> SHORT EXERCISE
Copy out the lines below word for word, leaving out the pictures.

<<<<

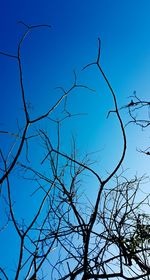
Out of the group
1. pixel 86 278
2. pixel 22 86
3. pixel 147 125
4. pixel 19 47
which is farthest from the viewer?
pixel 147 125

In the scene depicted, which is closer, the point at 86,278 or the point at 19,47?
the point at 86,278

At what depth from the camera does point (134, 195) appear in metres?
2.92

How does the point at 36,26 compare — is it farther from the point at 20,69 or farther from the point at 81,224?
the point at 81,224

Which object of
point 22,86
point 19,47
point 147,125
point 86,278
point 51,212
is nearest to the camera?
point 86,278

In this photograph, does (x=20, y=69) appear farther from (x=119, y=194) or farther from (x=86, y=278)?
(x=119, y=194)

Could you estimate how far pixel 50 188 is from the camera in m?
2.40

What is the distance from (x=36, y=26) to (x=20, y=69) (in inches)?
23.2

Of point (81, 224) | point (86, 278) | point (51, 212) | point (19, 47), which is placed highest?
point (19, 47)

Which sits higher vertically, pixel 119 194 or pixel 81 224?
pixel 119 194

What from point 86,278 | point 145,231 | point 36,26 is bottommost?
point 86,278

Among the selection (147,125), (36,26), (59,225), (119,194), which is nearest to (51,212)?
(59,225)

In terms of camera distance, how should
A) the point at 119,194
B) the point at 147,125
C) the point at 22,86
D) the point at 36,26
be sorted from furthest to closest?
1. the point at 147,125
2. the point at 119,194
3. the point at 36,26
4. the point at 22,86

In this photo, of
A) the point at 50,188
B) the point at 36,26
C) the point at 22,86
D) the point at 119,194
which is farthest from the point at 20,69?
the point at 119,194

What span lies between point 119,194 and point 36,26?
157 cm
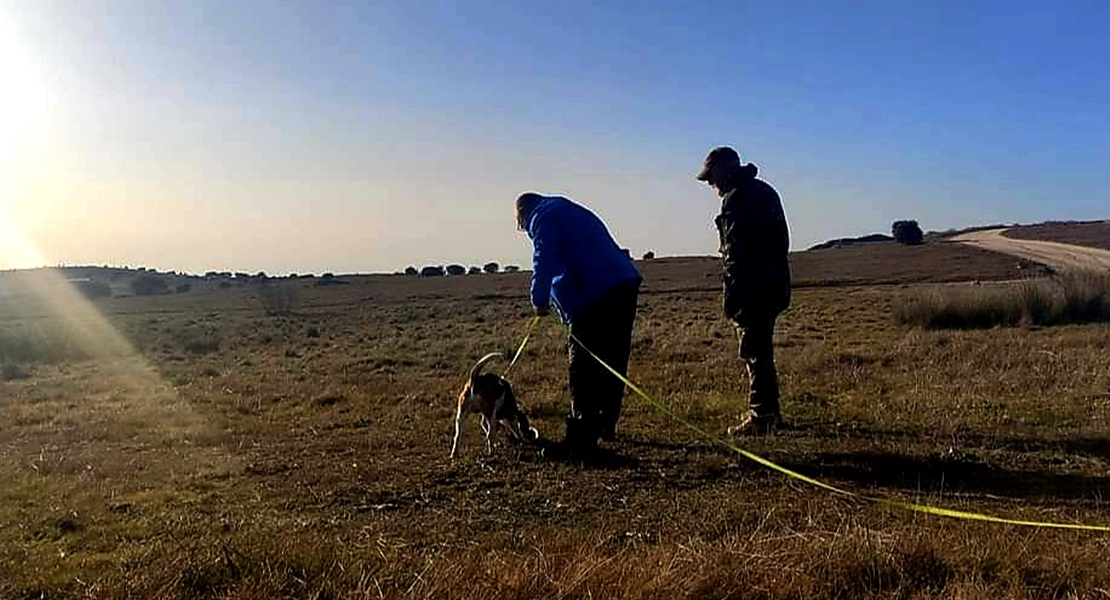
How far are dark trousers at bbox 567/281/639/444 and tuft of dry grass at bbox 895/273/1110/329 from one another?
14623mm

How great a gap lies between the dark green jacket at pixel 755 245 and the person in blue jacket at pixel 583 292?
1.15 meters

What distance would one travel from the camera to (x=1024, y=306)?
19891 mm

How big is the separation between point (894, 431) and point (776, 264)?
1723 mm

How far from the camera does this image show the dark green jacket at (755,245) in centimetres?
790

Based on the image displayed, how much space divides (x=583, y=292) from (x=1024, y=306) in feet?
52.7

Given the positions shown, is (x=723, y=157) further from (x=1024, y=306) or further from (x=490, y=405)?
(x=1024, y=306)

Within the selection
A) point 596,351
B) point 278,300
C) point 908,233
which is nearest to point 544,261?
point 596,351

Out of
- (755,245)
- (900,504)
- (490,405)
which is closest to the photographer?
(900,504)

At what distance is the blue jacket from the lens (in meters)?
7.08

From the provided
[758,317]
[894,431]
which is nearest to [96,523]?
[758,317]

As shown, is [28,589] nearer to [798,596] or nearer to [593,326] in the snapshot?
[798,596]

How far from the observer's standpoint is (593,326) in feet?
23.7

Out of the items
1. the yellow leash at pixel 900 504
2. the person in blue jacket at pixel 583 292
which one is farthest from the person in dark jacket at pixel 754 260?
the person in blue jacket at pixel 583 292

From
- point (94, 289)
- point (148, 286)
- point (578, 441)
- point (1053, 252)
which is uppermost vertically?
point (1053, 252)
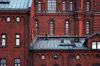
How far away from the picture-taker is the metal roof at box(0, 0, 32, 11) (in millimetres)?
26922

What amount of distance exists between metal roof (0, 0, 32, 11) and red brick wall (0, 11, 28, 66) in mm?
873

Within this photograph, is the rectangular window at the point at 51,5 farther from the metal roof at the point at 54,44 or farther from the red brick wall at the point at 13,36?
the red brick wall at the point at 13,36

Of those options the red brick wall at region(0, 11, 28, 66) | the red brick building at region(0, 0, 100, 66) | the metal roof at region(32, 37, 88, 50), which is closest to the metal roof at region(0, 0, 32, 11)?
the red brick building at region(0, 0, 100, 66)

>>>>

> COMPLETED TASK
Out of the group
1. pixel 86 278
2. pixel 22 86
3. pixel 147 125
4. pixel 19 47
which is farthest from the viewer?
pixel 147 125

In the scene depicted, which is closer, the point at 86,278 or the point at 19,47?
the point at 86,278

At what depth from the camera does point (134, 195) appear in metres?
2.92

How does the point at 36,26 compare — is it farther from the point at 20,69 or farther from the point at 81,224?
the point at 81,224

Which object of
point 22,86
point 19,47
point 147,125
point 86,278
point 51,212
is nearest to the camera?
point 86,278

In this photograph, does (x=20, y=69) appear farther from (x=119, y=194) or farther from (x=86, y=278)?
(x=119, y=194)

Could you estimate how far pixel 50 188 is from the camera in m?
2.40

What is the distance from (x=36, y=26) to (x=20, y=69) (in inches)?
23.2

Of point (81, 224) | point (86, 278) | point (51, 212) | point (19, 47), which is placed highest?
point (19, 47)

Which sits higher vertically, pixel 119 194 or pixel 81 224?
pixel 119 194

What from point 86,278 | point 145,231 | point 36,26 is bottommost?
point 86,278

Among the selection (147,125), (36,26), (59,225), (119,194), which is nearest to (51,212)?
(59,225)

In terms of camera distance, how should
A) the point at 119,194
B) the point at 147,125
C) the point at 22,86
D) the point at 36,26
be sorted from furthest to closest?
1. the point at 147,125
2. the point at 119,194
3. the point at 36,26
4. the point at 22,86

In this photo, of
A) the point at 50,188
B) the point at 36,26
C) the point at 22,86
D) the point at 119,194
which is farthest from the point at 20,69?
the point at 119,194

What span lies between point 119,194 and point 36,26?
157 cm
How far are dark trousers at bbox 567/281/639/444 and tuft of dry grass at bbox 895/273/1110/329 from one another?
14623mm

How great a gap lies between the dark green jacket at pixel 755 245 and the person in blue jacket at pixel 583 292?
1.15 meters

What distance would one travel from the camera to (x=1024, y=306)?
19891 mm

How big is the separation between point (894, 431) and point (776, 264)?
1723 mm

How far from the camera does this image show the dark green jacket at (755,245) in centimetres?
790

Based on the image displayed, how much space divides (x=583, y=292) from (x=1024, y=306) in feet?
52.7

Given the positions shown, is (x=723, y=157) further from (x=1024, y=306) or further from (x=490, y=405)?
(x=1024, y=306)

Within the selection
A) point 596,351
B) point 278,300
C) point 908,233
which is nearest to point 544,261?
point 596,351

Out of
- (755,245)
- (900,504)
- (490,405)
which is closest to the photographer?
(900,504)

At what distance is the blue jacket from the lens (in meters)?
7.08

From the provided
[758,317]
[894,431]
which is nearest to [96,523]?
[758,317]

As shown, is [28,589] nearer to [798,596] or nearer to [593,326] in the snapshot?
[798,596]

How far from the observer's standpoint is (593,326) in feet?
23.7

Out of the items
1. the yellow leash at pixel 900 504
2. the person in blue jacket at pixel 583 292
which one is farthest from the person in dark jacket at pixel 754 260?
the person in blue jacket at pixel 583 292

From
- point (94, 289)
- point (148, 286)
- point (578, 441)
- point (1053, 252)
which is uppermost vertically?
point (1053, 252)
How far away from the picture-taker is the metal roof at box(0, 0, 32, 11) (in millimetres)?
26922

What amount of distance exists between metal roof (0, 0, 32, 11) and red brick wall (0, 11, 28, 66) in mm?
873

Within this photograph, is the rectangular window at the point at 51,5 farther from the metal roof at the point at 54,44 or farther from the red brick wall at the point at 13,36?
the red brick wall at the point at 13,36

Of those options the red brick wall at region(0, 11, 28, 66) | the red brick building at region(0, 0, 100, 66) | the metal roof at region(32, 37, 88, 50), which is closest to the metal roof at region(0, 0, 32, 11)?
the red brick building at region(0, 0, 100, 66)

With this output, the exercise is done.